Pickling was a common way of preserving oysters before the era of refrigeration. We've been pickling oysters in our farm store for at least 30 years. Here's our recipe, adapted for 2 pints of yearling. Keep refrigerated and eat within 6 weeks or so - if you let them sit too long, they'll get very pickly tasting. Serve with ritz crackers.
For the Oysters:
- 2 pints yearling
- 2 cups water
- 1/4 cup pickling salt
For the Brine:
- 1 cup white wine vinegar
- 3/4 cup water
- 1/3 cup brown sugar - packed
- 1 tsp pickling spice
- 1 tbsp worcestershire sauce
- 1/2 tsp mustard seed
- 1/8 tsp garlic powder
- 1 tbsp pickling salt
- 1/2 onion, sliced thinly then cut into wedges
- 1/4 lemon, thinly sliced into wedges
- Clean & sterilized mason jars, with lids
Add oysters, 2 cups water, and 1/4 cup pickling salt to a medium sized saucepan. Water should cover the oysters, so add more if needed. Turn to medium heat and bring to a boil. Boil until firm (should take 1 minute or so) and drain into a colander. Set aside.
In a separate pan, boil white wine vinegar, water, brown sugar and spices for the brine.
Set the colander of oysters over a bowl large enough to collect the brine. Pour brine over oysters to disperse the mustard seeds and spices through the oysters. Layer the oysters in mason jars with sliced onions, add a lemon wedge, and fill the jars with the remaining liquid. The brine should cover the oysters. (Make more brine as needed.) Cover, and store in the refrigerator. Let sit a few days to a week before eating, to give the oysters time to pickle.

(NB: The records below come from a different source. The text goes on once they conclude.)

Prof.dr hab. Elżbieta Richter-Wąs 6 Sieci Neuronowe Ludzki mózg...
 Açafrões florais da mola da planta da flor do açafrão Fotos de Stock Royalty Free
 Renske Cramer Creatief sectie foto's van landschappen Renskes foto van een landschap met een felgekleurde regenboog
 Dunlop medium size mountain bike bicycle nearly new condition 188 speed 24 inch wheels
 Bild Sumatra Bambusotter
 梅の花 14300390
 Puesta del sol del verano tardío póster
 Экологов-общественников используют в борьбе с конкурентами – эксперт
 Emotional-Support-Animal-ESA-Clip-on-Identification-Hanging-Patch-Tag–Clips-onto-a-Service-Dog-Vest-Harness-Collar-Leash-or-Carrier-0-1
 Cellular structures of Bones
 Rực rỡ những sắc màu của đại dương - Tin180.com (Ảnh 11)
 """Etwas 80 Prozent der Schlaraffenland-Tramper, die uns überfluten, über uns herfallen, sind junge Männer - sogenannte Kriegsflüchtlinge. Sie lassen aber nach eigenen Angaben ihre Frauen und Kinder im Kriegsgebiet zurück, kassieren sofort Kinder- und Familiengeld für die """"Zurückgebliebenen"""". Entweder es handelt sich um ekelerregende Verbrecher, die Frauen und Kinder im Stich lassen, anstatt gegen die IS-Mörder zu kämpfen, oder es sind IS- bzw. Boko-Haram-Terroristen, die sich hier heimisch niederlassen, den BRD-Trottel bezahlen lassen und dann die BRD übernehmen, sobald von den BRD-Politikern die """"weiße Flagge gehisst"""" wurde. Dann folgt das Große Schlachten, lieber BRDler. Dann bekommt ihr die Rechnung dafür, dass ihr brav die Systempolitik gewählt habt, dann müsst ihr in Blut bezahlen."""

Note, before packaging the oysters, wash your mason jars thoroughly in hot soapy water, rinse, and sterilize them in a boiling water bath for 5 to 10 minutes. By this we mean - take a big saucepan with about 3" lip, put the jars in the sauce pan upside down, fill with an inch or so of water, and boil. The jars will suck up water as they boil, so you need to occasionally tip a jar out to prevent the pan from running dry.